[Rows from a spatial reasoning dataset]
******

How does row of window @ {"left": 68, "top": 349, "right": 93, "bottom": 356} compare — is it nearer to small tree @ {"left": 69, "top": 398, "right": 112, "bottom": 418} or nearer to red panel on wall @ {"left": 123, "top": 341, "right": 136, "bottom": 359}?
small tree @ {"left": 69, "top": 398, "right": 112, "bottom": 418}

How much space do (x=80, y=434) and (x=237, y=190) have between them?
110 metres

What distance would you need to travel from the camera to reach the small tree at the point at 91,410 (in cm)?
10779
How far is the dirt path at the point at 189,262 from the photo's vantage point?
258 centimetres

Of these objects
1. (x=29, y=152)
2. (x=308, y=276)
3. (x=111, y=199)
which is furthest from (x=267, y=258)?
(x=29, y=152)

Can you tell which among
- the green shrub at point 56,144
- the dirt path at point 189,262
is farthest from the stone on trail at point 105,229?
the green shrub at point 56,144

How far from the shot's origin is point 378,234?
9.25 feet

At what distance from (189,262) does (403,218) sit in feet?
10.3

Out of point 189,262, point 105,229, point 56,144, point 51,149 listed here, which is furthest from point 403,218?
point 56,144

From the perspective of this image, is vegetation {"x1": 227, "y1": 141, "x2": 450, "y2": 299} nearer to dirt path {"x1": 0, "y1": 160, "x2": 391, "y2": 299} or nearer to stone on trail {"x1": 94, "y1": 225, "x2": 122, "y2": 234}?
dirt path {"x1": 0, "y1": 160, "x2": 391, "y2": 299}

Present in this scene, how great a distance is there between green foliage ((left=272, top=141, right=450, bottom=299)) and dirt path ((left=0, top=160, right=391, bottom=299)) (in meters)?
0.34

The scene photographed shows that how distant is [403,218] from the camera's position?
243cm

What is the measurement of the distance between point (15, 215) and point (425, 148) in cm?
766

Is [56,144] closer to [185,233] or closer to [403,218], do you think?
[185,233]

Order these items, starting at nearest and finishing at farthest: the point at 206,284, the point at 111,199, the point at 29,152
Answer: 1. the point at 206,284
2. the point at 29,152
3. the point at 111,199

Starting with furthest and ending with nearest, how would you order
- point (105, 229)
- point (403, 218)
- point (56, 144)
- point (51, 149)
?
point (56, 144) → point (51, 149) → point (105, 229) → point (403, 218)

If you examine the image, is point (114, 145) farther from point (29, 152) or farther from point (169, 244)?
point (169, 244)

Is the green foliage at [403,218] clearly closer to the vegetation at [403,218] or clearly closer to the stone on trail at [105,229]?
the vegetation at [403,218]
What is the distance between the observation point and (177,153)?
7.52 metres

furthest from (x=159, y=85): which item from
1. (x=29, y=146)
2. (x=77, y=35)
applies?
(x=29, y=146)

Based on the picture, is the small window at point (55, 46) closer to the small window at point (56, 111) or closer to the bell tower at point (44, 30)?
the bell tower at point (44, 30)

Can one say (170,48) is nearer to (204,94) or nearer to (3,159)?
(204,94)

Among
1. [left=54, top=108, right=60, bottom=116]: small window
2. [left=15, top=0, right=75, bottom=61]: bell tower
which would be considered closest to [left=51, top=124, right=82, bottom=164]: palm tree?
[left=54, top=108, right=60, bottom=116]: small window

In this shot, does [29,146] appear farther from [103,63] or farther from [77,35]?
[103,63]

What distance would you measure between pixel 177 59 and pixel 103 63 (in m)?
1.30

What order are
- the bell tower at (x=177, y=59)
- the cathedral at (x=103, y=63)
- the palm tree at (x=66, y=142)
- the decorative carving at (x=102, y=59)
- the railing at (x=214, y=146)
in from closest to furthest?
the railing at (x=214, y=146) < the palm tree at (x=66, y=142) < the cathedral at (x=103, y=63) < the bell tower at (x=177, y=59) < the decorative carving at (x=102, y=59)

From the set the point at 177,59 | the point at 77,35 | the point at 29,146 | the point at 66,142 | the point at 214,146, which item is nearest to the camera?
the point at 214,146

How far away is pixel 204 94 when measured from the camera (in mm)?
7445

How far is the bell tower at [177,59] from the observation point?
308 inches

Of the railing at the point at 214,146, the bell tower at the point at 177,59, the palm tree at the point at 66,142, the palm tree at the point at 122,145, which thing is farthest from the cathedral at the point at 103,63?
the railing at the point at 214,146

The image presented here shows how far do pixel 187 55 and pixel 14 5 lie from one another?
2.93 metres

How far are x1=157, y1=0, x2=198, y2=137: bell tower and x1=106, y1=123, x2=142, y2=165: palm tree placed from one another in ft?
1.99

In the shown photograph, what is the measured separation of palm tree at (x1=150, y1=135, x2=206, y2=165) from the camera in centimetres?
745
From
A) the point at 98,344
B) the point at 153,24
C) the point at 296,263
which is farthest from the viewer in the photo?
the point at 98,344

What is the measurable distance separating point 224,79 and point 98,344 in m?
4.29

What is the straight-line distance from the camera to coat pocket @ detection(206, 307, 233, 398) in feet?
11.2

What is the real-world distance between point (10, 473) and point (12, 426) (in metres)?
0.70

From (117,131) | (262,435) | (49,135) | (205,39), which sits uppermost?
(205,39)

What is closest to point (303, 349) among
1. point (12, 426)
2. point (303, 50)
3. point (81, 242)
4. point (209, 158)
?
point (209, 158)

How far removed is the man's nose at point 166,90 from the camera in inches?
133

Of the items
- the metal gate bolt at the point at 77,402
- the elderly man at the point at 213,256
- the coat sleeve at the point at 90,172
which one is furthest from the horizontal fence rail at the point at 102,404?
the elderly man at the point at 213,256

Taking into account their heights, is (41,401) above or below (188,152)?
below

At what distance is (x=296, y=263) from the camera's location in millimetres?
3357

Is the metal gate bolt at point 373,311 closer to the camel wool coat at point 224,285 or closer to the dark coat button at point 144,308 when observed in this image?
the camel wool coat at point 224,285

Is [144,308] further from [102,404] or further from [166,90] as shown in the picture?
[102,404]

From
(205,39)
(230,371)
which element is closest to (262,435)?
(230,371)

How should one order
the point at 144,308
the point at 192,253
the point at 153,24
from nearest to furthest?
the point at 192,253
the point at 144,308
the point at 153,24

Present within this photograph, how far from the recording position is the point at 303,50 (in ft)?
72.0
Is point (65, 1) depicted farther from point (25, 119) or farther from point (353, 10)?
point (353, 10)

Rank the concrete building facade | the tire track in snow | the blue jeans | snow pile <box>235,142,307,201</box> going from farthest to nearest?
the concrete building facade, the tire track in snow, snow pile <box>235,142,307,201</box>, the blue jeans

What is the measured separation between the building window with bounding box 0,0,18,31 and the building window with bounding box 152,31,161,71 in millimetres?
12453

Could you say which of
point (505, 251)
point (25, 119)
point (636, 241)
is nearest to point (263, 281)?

******

• **Goal**: Copy out the lines exactly as they appear, beginning with the line containing "Is [56,144] closer" and continuing through the line containing "point (56, 144) →".

• **Task output**:
Is [56,144] closer to [185,233] or closer to [403,218], do you think?
[185,233]

Order these items, starting at nearest and finishing at farthest: the point at 206,284, the point at 111,199, the point at 29,152
Answer: 1. the point at 206,284
2. the point at 29,152
3. the point at 111,199

Starting with furthest and ending with nearest, how would you order
- point (105, 229)
- point (403, 218)
- point (56, 144)
- point (51, 149)
?
point (56, 144) → point (51, 149) → point (105, 229) → point (403, 218)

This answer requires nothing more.